The Provider regarded him with a look similar to that that a mother might give to a misbehaving hatchling, but said nothing.

No, The Provider said nothing to my brother, nor to Eve, nor to the onlookers. He simply pawed over to the dragoness, who was sobbing and calling to her mate. Eve, the beautiful hypocrite I so despised, was shrieking and oh-so desperately trying to get to him. In that moment I felt something, something that rarely came to me. Sorrow.

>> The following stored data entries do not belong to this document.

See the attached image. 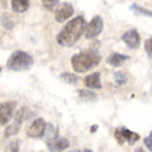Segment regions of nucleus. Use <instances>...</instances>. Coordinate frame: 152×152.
I'll return each mask as SVG.
<instances>
[{
    "mask_svg": "<svg viewBox=\"0 0 152 152\" xmlns=\"http://www.w3.org/2000/svg\"><path fill=\"white\" fill-rule=\"evenodd\" d=\"M97 132V124H94V126H91V133H96Z\"/></svg>",
    "mask_w": 152,
    "mask_h": 152,
    "instance_id": "nucleus-26",
    "label": "nucleus"
},
{
    "mask_svg": "<svg viewBox=\"0 0 152 152\" xmlns=\"http://www.w3.org/2000/svg\"><path fill=\"white\" fill-rule=\"evenodd\" d=\"M84 29H86L84 17L77 15L76 18H72L71 21H68V24L61 29V32L57 35V42L64 47L73 46L84 33Z\"/></svg>",
    "mask_w": 152,
    "mask_h": 152,
    "instance_id": "nucleus-1",
    "label": "nucleus"
},
{
    "mask_svg": "<svg viewBox=\"0 0 152 152\" xmlns=\"http://www.w3.org/2000/svg\"><path fill=\"white\" fill-rule=\"evenodd\" d=\"M60 0H42V4H43V7L48 11H53L54 8L57 7V4H58Z\"/></svg>",
    "mask_w": 152,
    "mask_h": 152,
    "instance_id": "nucleus-21",
    "label": "nucleus"
},
{
    "mask_svg": "<svg viewBox=\"0 0 152 152\" xmlns=\"http://www.w3.org/2000/svg\"><path fill=\"white\" fill-rule=\"evenodd\" d=\"M46 126H47L46 120L43 118H37V119L33 120L32 124L28 127L26 134L31 138H42L44 136V132H46Z\"/></svg>",
    "mask_w": 152,
    "mask_h": 152,
    "instance_id": "nucleus-6",
    "label": "nucleus"
},
{
    "mask_svg": "<svg viewBox=\"0 0 152 152\" xmlns=\"http://www.w3.org/2000/svg\"><path fill=\"white\" fill-rule=\"evenodd\" d=\"M122 40L130 50H137L141 44V36L137 29H129L122 35Z\"/></svg>",
    "mask_w": 152,
    "mask_h": 152,
    "instance_id": "nucleus-7",
    "label": "nucleus"
},
{
    "mask_svg": "<svg viewBox=\"0 0 152 152\" xmlns=\"http://www.w3.org/2000/svg\"><path fill=\"white\" fill-rule=\"evenodd\" d=\"M33 66V58L31 54H28L26 51L22 50H17L8 57L7 60V68L10 71H28Z\"/></svg>",
    "mask_w": 152,
    "mask_h": 152,
    "instance_id": "nucleus-3",
    "label": "nucleus"
},
{
    "mask_svg": "<svg viewBox=\"0 0 152 152\" xmlns=\"http://www.w3.org/2000/svg\"><path fill=\"white\" fill-rule=\"evenodd\" d=\"M144 48H145V53L148 54L149 58H152V37H149V39L145 40Z\"/></svg>",
    "mask_w": 152,
    "mask_h": 152,
    "instance_id": "nucleus-23",
    "label": "nucleus"
},
{
    "mask_svg": "<svg viewBox=\"0 0 152 152\" xmlns=\"http://www.w3.org/2000/svg\"><path fill=\"white\" fill-rule=\"evenodd\" d=\"M61 80L65 82L66 84H76L79 82V77L75 75V73H71V72H62L61 73Z\"/></svg>",
    "mask_w": 152,
    "mask_h": 152,
    "instance_id": "nucleus-19",
    "label": "nucleus"
},
{
    "mask_svg": "<svg viewBox=\"0 0 152 152\" xmlns=\"http://www.w3.org/2000/svg\"><path fill=\"white\" fill-rule=\"evenodd\" d=\"M20 129H21V123H18V122H14V123L8 124L7 129L4 130V137H7V138H10V137H14L15 134H18Z\"/></svg>",
    "mask_w": 152,
    "mask_h": 152,
    "instance_id": "nucleus-16",
    "label": "nucleus"
},
{
    "mask_svg": "<svg viewBox=\"0 0 152 152\" xmlns=\"http://www.w3.org/2000/svg\"><path fill=\"white\" fill-rule=\"evenodd\" d=\"M17 107V101H6L0 102V124L4 126L12 118V112Z\"/></svg>",
    "mask_w": 152,
    "mask_h": 152,
    "instance_id": "nucleus-8",
    "label": "nucleus"
},
{
    "mask_svg": "<svg viewBox=\"0 0 152 152\" xmlns=\"http://www.w3.org/2000/svg\"><path fill=\"white\" fill-rule=\"evenodd\" d=\"M20 151V141L12 140V142L10 144V152H18Z\"/></svg>",
    "mask_w": 152,
    "mask_h": 152,
    "instance_id": "nucleus-25",
    "label": "nucleus"
},
{
    "mask_svg": "<svg viewBox=\"0 0 152 152\" xmlns=\"http://www.w3.org/2000/svg\"><path fill=\"white\" fill-rule=\"evenodd\" d=\"M71 152H80L79 149H73V151H71Z\"/></svg>",
    "mask_w": 152,
    "mask_h": 152,
    "instance_id": "nucleus-29",
    "label": "nucleus"
},
{
    "mask_svg": "<svg viewBox=\"0 0 152 152\" xmlns=\"http://www.w3.org/2000/svg\"><path fill=\"white\" fill-rule=\"evenodd\" d=\"M130 57L126 56V54H120V53H112L111 56L107 58V62L111 66H115V68H119L124 64V61H127Z\"/></svg>",
    "mask_w": 152,
    "mask_h": 152,
    "instance_id": "nucleus-12",
    "label": "nucleus"
},
{
    "mask_svg": "<svg viewBox=\"0 0 152 152\" xmlns=\"http://www.w3.org/2000/svg\"><path fill=\"white\" fill-rule=\"evenodd\" d=\"M134 152H145V151L141 148V147H138V148H136V151H134Z\"/></svg>",
    "mask_w": 152,
    "mask_h": 152,
    "instance_id": "nucleus-27",
    "label": "nucleus"
},
{
    "mask_svg": "<svg viewBox=\"0 0 152 152\" xmlns=\"http://www.w3.org/2000/svg\"><path fill=\"white\" fill-rule=\"evenodd\" d=\"M101 62V56L94 50H86V51L77 53L71 58V64L75 72L83 73L88 72L90 69H94Z\"/></svg>",
    "mask_w": 152,
    "mask_h": 152,
    "instance_id": "nucleus-2",
    "label": "nucleus"
},
{
    "mask_svg": "<svg viewBox=\"0 0 152 152\" xmlns=\"http://www.w3.org/2000/svg\"><path fill=\"white\" fill-rule=\"evenodd\" d=\"M32 116V111L28 108V107H22V108H20L18 111H17L15 113V122H18V123H24V120L29 119Z\"/></svg>",
    "mask_w": 152,
    "mask_h": 152,
    "instance_id": "nucleus-15",
    "label": "nucleus"
},
{
    "mask_svg": "<svg viewBox=\"0 0 152 152\" xmlns=\"http://www.w3.org/2000/svg\"><path fill=\"white\" fill-rule=\"evenodd\" d=\"M104 29V21H102V17L101 15H94L93 20L88 22V25H86V29H84V36L86 39H96Z\"/></svg>",
    "mask_w": 152,
    "mask_h": 152,
    "instance_id": "nucleus-4",
    "label": "nucleus"
},
{
    "mask_svg": "<svg viewBox=\"0 0 152 152\" xmlns=\"http://www.w3.org/2000/svg\"><path fill=\"white\" fill-rule=\"evenodd\" d=\"M43 137H46V144H47V148H50V147L54 144V141L60 137V134H58V129H56L51 123H47V126H46V132H44Z\"/></svg>",
    "mask_w": 152,
    "mask_h": 152,
    "instance_id": "nucleus-10",
    "label": "nucleus"
},
{
    "mask_svg": "<svg viewBox=\"0 0 152 152\" xmlns=\"http://www.w3.org/2000/svg\"><path fill=\"white\" fill-rule=\"evenodd\" d=\"M0 73H1V66H0Z\"/></svg>",
    "mask_w": 152,
    "mask_h": 152,
    "instance_id": "nucleus-30",
    "label": "nucleus"
},
{
    "mask_svg": "<svg viewBox=\"0 0 152 152\" xmlns=\"http://www.w3.org/2000/svg\"><path fill=\"white\" fill-rule=\"evenodd\" d=\"M115 138L118 140L119 144H123V142H129L130 145H133L134 142L140 140V134L134 132H130L127 127H118L115 130Z\"/></svg>",
    "mask_w": 152,
    "mask_h": 152,
    "instance_id": "nucleus-5",
    "label": "nucleus"
},
{
    "mask_svg": "<svg viewBox=\"0 0 152 152\" xmlns=\"http://www.w3.org/2000/svg\"><path fill=\"white\" fill-rule=\"evenodd\" d=\"M12 11L22 14L29 8V0H11Z\"/></svg>",
    "mask_w": 152,
    "mask_h": 152,
    "instance_id": "nucleus-14",
    "label": "nucleus"
},
{
    "mask_svg": "<svg viewBox=\"0 0 152 152\" xmlns=\"http://www.w3.org/2000/svg\"><path fill=\"white\" fill-rule=\"evenodd\" d=\"M1 25H3L6 29H12L14 28V25H15V22H14V20L11 18V15L10 14H4L3 17H1Z\"/></svg>",
    "mask_w": 152,
    "mask_h": 152,
    "instance_id": "nucleus-20",
    "label": "nucleus"
},
{
    "mask_svg": "<svg viewBox=\"0 0 152 152\" xmlns=\"http://www.w3.org/2000/svg\"><path fill=\"white\" fill-rule=\"evenodd\" d=\"M100 72H93L90 75H87L84 77V84L87 88H101L102 84H101V79H100Z\"/></svg>",
    "mask_w": 152,
    "mask_h": 152,
    "instance_id": "nucleus-11",
    "label": "nucleus"
},
{
    "mask_svg": "<svg viewBox=\"0 0 152 152\" xmlns=\"http://www.w3.org/2000/svg\"><path fill=\"white\" fill-rule=\"evenodd\" d=\"M73 12H75L73 6L71 3H68V1H65V3H62L60 7L57 8L56 21L57 22H65V21H68V18H71L73 15Z\"/></svg>",
    "mask_w": 152,
    "mask_h": 152,
    "instance_id": "nucleus-9",
    "label": "nucleus"
},
{
    "mask_svg": "<svg viewBox=\"0 0 152 152\" xmlns=\"http://www.w3.org/2000/svg\"><path fill=\"white\" fill-rule=\"evenodd\" d=\"M79 98H82V100L84 101H96L97 100V94L94 91H91V90H88V88H82V90H79Z\"/></svg>",
    "mask_w": 152,
    "mask_h": 152,
    "instance_id": "nucleus-17",
    "label": "nucleus"
},
{
    "mask_svg": "<svg viewBox=\"0 0 152 152\" xmlns=\"http://www.w3.org/2000/svg\"><path fill=\"white\" fill-rule=\"evenodd\" d=\"M68 147H69V141L66 140V138H64V137H58V138L54 141V144L48 149L51 152H61V151H64V149H66Z\"/></svg>",
    "mask_w": 152,
    "mask_h": 152,
    "instance_id": "nucleus-13",
    "label": "nucleus"
},
{
    "mask_svg": "<svg viewBox=\"0 0 152 152\" xmlns=\"http://www.w3.org/2000/svg\"><path fill=\"white\" fill-rule=\"evenodd\" d=\"M115 82H116V84H119V86L124 84L126 82H127V76H126V73L115 72Z\"/></svg>",
    "mask_w": 152,
    "mask_h": 152,
    "instance_id": "nucleus-22",
    "label": "nucleus"
},
{
    "mask_svg": "<svg viewBox=\"0 0 152 152\" xmlns=\"http://www.w3.org/2000/svg\"><path fill=\"white\" fill-rule=\"evenodd\" d=\"M83 152H93V151H91V149H88V148H86Z\"/></svg>",
    "mask_w": 152,
    "mask_h": 152,
    "instance_id": "nucleus-28",
    "label": "nucleus"
},
{
    "mask_svg": "<svg viewBox=\"0 0 152 152\" xmlns=\"http://www.w3.org/2000/svg\"><path fill=\"white\" fill-rule=\"evenodd\" d=\"M144 145L147 147V149H148V151L152 152V132L144 138Z\"/></svg>",
    "mask_w": 152,
    "mask_h": 152,
    "instance_id": "nucleus-24",
    "label": "nucleus"
},
{
    "mask_svg": "<svg viewBox=\"0 0 152 152\" xmlns=\"http://www.w3.org/2000/svg\"><path fill=\"white\" fill-rule=\"evenodd\" d=\"M132 11L137 15H145V17H149L152 18V10H148V8H144L138 6V4H133L132 6Z\"/></svg>",
    "mask_w": 152,
    "mask_h": 152,
    "instance_id": "nucleus-18",
    "label": "nucleus"
}]
</instances>
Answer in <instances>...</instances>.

Our leader nodded at the drake that held her, who dropped little Eve at his paws and stepped back. It was then and only then that I noticed something that made me gasp. Something that, when I had spoken to (screamed at!) the dragoness nary more than a week ago. Eve was carrying a clutch of eggs. As I saw her egg-heavy underbelly something clicked in my mind, and the veil was cast down.

I felt as if I was going to vomit. And, a second later, when our _(horrid, egg crushing, tyrannical leader's?) _dearest of leader's tail whipped around and slammed into Eve's soft underbelly, and I heard her shriek in pain, and Selkut roar in rage, and the sickening sound of ribs cracking, and the burning sensation of bile in my throat, I felt not the hatred for her I had felt for oh-so long. No, that hatred went elsewhere, having been replaced with a sorrow and a sadness that brought a tear to my eye. Young Eve doesn't deserve to be hated.

"You see, my friends," The Provider roared at us, "You see what we must do! For the good of the colony! For the good of dragon-kind itself!"

Eve's cry had been reduced to a slow, wheezing sob of pain. No, not pain, I thought as I felt a single tear run down my cheek to one of the small spikes that adorn my jawline, where it would hang, suspended in a strange peace for a moment, before falling into the grass. Eve's cries were not of physical pain, but rather a sheer, heart-wrought pain that only a mother can feel at the death of her own whelps. Eve's eggs, something that most precious to every female, were gone. Robbed they were, smashed within her by the very leader that said he loved us.

No, Eve, creature of my torment, you do not deserve to be hated. Whelp killing, malign, tyrannical leaders are but the sub-beings that deserve my seething hate.

They are but the creatures that deserve death.